***** EXCERPT PROVIDED

(1891–1941) Canadian physiologist
Banting, a farmer's son from Alliston, Ontario, began studying to be a medical missionary at Victoria College, Toronto, in 1910. During his studies he concentrated increasingly on medicine and graduated MD in 1916, whereupon he immediately joined the Canadian Army Medical Corps. In 1918 he was awarded the Military Cross for gallantry in action and was invalided out of the army.
Banting then returned to Toronto and worked for a time studying children's diseases before setting up practice in London, Ontario, in 1920. He also began work at the London Medical School, specializing in studies on the pancreas, particularly the small patches of pancreatic cells known as the islets of Langerhans. Earlier work had shown a connection between the pancreas and diabetes mellitus and Banting wondered if a hormone was produced in the islets of Langerhans that regulated glucose metabolism. In 1921 he approached John MacLeod, professor of physiology at Toronto University, who was initially skeptical. Feeling that Banting needed help in physiological and biochemical methods, Macleod suggested the assistance of a young research student, Charles Best, and eventually merely granted Banting and Best some laboratory space during the vacation, while he went abroad.

**********
***** SUPPLIED RECORDS

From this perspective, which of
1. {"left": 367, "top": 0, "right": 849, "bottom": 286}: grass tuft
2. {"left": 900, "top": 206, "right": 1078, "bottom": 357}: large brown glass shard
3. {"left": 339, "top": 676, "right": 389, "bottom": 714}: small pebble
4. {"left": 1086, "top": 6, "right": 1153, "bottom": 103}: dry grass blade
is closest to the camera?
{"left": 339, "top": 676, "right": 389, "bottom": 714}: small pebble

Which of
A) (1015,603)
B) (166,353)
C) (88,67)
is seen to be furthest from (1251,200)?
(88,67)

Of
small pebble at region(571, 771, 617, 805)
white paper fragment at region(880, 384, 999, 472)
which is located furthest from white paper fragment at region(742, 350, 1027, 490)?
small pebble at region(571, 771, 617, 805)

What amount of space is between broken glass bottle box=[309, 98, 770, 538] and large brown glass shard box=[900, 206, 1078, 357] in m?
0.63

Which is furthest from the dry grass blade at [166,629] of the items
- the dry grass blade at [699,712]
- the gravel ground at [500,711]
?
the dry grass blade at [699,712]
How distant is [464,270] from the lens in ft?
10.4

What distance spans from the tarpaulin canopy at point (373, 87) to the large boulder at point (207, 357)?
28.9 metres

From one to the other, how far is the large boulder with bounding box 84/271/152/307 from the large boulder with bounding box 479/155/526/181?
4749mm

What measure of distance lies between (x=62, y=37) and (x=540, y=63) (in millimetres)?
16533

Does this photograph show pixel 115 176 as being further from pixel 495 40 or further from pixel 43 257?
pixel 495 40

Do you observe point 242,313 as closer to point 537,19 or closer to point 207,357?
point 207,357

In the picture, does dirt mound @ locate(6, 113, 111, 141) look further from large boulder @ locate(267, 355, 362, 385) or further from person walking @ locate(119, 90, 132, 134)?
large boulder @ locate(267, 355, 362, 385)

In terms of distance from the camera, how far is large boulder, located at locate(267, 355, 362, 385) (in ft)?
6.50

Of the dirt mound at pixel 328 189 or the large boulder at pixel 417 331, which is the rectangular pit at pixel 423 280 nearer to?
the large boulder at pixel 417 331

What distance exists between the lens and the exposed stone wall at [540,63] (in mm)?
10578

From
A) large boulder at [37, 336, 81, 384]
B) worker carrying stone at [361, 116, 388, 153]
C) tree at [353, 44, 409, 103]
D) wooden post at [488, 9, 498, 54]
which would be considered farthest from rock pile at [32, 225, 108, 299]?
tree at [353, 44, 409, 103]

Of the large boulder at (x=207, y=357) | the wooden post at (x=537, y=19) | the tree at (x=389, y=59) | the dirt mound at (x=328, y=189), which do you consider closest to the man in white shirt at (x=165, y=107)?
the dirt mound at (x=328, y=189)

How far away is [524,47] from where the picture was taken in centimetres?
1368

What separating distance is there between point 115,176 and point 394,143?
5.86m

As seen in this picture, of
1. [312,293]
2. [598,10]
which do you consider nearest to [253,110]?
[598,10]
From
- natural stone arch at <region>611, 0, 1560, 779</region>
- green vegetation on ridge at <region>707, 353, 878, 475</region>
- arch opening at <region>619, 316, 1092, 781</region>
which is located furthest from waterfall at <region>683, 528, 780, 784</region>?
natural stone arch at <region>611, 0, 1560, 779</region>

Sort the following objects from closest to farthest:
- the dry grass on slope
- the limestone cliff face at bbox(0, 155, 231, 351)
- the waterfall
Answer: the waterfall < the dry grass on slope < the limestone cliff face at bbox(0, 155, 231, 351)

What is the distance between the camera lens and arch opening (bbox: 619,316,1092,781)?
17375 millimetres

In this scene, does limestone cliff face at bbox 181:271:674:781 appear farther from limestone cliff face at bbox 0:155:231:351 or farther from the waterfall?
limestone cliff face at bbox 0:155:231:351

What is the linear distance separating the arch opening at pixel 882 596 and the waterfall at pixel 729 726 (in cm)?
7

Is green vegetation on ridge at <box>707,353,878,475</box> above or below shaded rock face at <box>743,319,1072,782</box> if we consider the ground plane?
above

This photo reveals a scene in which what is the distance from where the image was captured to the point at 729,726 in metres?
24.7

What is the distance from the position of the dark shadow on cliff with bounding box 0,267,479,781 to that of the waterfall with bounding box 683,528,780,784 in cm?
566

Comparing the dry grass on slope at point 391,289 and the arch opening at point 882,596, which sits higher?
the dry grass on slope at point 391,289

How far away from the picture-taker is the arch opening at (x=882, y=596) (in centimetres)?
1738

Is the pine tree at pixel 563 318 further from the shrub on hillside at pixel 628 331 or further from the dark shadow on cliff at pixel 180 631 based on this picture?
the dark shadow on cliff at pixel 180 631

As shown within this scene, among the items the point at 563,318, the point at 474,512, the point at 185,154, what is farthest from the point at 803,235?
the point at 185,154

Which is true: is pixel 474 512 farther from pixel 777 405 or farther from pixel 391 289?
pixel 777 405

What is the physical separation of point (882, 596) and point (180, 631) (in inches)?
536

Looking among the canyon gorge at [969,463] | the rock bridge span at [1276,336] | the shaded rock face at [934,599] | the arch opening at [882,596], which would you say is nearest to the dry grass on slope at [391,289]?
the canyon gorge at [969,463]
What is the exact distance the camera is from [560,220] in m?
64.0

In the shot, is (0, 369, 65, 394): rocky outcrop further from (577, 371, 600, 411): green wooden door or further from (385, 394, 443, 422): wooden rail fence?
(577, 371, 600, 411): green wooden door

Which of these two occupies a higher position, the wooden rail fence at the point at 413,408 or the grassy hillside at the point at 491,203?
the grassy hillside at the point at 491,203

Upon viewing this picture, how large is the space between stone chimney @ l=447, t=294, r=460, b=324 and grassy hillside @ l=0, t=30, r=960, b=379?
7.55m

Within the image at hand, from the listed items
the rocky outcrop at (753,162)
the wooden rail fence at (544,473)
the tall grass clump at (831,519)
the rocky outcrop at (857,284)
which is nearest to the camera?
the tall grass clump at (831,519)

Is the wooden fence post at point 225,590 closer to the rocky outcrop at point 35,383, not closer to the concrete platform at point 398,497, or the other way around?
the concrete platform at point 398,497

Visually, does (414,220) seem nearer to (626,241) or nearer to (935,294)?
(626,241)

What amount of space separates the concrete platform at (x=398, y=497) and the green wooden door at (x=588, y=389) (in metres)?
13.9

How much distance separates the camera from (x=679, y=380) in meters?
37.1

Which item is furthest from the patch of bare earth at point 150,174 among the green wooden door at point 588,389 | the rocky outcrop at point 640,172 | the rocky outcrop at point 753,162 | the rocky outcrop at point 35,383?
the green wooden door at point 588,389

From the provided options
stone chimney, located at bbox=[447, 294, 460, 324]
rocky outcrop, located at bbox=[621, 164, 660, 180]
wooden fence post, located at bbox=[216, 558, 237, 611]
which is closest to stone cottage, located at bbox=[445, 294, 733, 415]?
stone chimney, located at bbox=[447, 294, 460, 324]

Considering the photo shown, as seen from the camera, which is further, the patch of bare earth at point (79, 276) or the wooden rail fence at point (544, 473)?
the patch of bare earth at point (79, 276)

**********

● WORK REQUEST
In the Banting biography above, what award did Banting receive in 1918?

● TASK RESPONSE
The Military Cross